The Court also explained that the same rationale justifies its refusal to defer to agency interpretations of regulations that merely parrot statutory language:

For a similar reason, this Court has denied Auer deference when an agency interprets a rule that parrots the statutory text. See Gonzales v. Oregon, 546 U.S. 243, 257 (2006). An agency, we explained, gets no “special authority to interpret its own words when, instead of using its expertise and experience to formulate a regulation, it has elected merely to paraphrase the statutory language.” Ibid.

Expertise matters, the Court explained, because "the core theory of Auer deference is that sometimes the law runs out, and policy-laden choice is what is left over." Congress would presumably prefer an expert agency with some political accountability to make such policy calls instead of a non-expert, unaccountable court.

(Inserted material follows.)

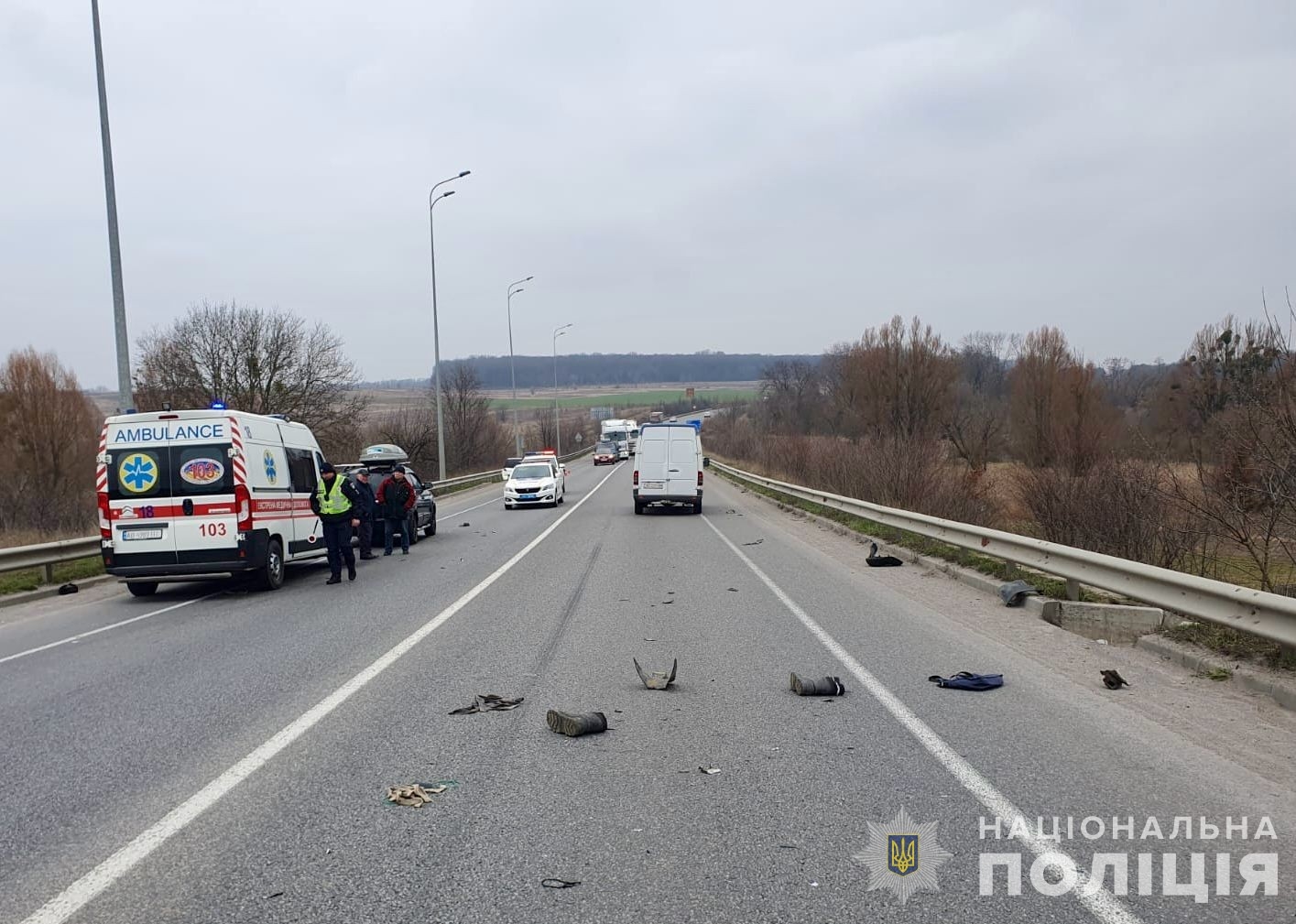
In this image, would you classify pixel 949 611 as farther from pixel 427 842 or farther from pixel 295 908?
pixel 295 908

By that logic, courts must refuse deference in step 1.5 cases. After all, an agency that thinks the language of the regulation is unambiguous and therefore leaves the agency no choice but to apply the text as written cannot possibly bring its expertise to bear on the question, and its views regarding any policy questions implicated by the regulatory text are entirely irrelevant. (One exception to this principle might exist for cases where the agency says it views the language as unambiguous but adds that its expertise in the area would lead it to reach the same result in any event).

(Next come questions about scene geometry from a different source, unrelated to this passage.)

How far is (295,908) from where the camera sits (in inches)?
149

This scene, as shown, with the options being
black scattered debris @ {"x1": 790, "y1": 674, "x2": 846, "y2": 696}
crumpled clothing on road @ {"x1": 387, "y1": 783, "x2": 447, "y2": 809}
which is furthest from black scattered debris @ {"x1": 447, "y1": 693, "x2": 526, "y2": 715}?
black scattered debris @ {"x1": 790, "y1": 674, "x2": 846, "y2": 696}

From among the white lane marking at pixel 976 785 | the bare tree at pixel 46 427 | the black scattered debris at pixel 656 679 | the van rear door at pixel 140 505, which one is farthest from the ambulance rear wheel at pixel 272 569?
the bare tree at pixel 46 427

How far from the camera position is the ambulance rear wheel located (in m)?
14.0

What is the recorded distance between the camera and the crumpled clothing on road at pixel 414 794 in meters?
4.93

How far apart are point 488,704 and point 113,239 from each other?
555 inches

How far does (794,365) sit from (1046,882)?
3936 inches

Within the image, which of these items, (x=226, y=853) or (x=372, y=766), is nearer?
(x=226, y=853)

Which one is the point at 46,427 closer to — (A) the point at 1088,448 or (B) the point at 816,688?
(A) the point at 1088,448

In short, it seems to me that Kisor requires courts to apply a step 1.5 rule when reviewing agency interpretations of their own regulations. If I'm right, that's a pretty big deal. In Kisor itself, for example, the agency insisted that the statutory language unambiguously commanded its favored interpretation, which means should be a 1.5 case. Furthermore, although the various opinions in Kisor repeatedly noted various differences between the Auer and Chevron frameworks, the Court in the passage above relied on Chevron cases for the proposition that deference is inappropriate in cases where the agency's expertise/policy judgment wasn't involved. Does that mean that the Court would like to see step 1.5 applied more broadly in Chevron cases as well? Sure seems like it. See Epic Systems v. Lewis.